**SET PROBLEM:** Return the listing below word for word.

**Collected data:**
• • • • •
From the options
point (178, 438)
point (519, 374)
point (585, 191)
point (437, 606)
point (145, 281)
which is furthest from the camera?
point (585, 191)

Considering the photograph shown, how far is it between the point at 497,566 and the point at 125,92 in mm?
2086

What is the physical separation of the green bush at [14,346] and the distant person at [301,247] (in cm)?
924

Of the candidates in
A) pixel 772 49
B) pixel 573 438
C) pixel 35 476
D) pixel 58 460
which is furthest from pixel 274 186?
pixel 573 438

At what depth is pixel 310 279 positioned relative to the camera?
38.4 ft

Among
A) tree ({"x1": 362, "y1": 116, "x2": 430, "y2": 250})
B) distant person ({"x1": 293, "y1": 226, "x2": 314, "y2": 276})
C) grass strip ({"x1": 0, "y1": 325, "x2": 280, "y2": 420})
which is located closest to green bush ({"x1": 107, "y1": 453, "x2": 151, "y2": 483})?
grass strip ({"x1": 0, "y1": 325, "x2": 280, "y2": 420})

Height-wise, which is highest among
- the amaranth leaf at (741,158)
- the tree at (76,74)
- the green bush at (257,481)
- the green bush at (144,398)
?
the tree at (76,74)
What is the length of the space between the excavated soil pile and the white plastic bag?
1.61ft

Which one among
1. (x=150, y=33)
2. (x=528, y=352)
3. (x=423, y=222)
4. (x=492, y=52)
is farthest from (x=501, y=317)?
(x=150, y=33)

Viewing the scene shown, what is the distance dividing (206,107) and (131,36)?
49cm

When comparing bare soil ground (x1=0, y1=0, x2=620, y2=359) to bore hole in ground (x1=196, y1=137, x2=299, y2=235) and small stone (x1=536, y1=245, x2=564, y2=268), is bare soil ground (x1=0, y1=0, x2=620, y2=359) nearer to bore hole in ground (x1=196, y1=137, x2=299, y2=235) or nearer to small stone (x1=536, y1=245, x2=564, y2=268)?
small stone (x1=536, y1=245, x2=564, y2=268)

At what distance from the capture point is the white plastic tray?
• • • • •
**RESULT OF THE TASK:**
From the options
point (178, 438)
point (519, 374)
point (585, 191)
point (437, 606)
point (145, 281)
which is furthest from the camera?
point (585, 191)

Considering the photograph shown, how far is it between the point at 497,566 and the point at 125,92 in mm?
2086

What is the physical separation of the green bush at [14,346] and the distant person at [301,247] (in cm)?
924

Of the candidates in
A) pixel 772 49
B) pixel 573 438
C) pixel 35 476
D) pixel 58 460
which is furthest from pixel 274 186?
pixel 573 438

At what depth is pixel 310 279 positioned relative to the camera?
38.4 ft

Among
A) tree ({"x1": 362, "y1": 116, "x2": 430, "y2": 250})
B) distant person ({"x1": 293, "y1": 226, "x2": 314, "y2": 276})
C) grass strip ({"x1": 0, "y1": 325, "x2": 280, "y2": 420})
which is located closest to green bush ({"x1": 107, "y1": 453, "x2": 151, "y2": 483})?
grass strip ({"x1": 0, "y1": 325, "x2": 280, "y2": 420})

Height-wise, which is highest among
- the amaranth leaf at (741,158)
- the tree at (76,74)
- the green bush at (257,481)
- the green bush at (144,398)
?
the tree at (76,74)
What is the length of the space between the excavated soil pile and the white plastic bag?
1.61ft

Which one among
1. (x=150, y=33)
2. (x=528, y=352)
3. (x=423, y=222)
4. (x=492, y=52)
is farthest from (x=501, y=317)?
(x=150, y=33)

Viewing the scene shown, what is the distance dividing (206,107) and (131,36)?
49cm

When comparing bare soil ground (x1=0, y1=0, x2=620, y2=359) to bore hole in ground (x1=196, y1=137, x2=299, y2=235) and small stone (x1=536, y1=245, x2=564, y2=268), is bare soil ground (x1=0, y1=0, x2=620, y2=359) nearer to bore hole in ground (x1=196, y1=137, x2=299, y2=235) or nearer to small stone (x1=536, y1=245, x2=564, y2=268)?
small stone (x1=536, y1=245, x2=564, y2=268)

At what distance from the capture point is the white plastic tray?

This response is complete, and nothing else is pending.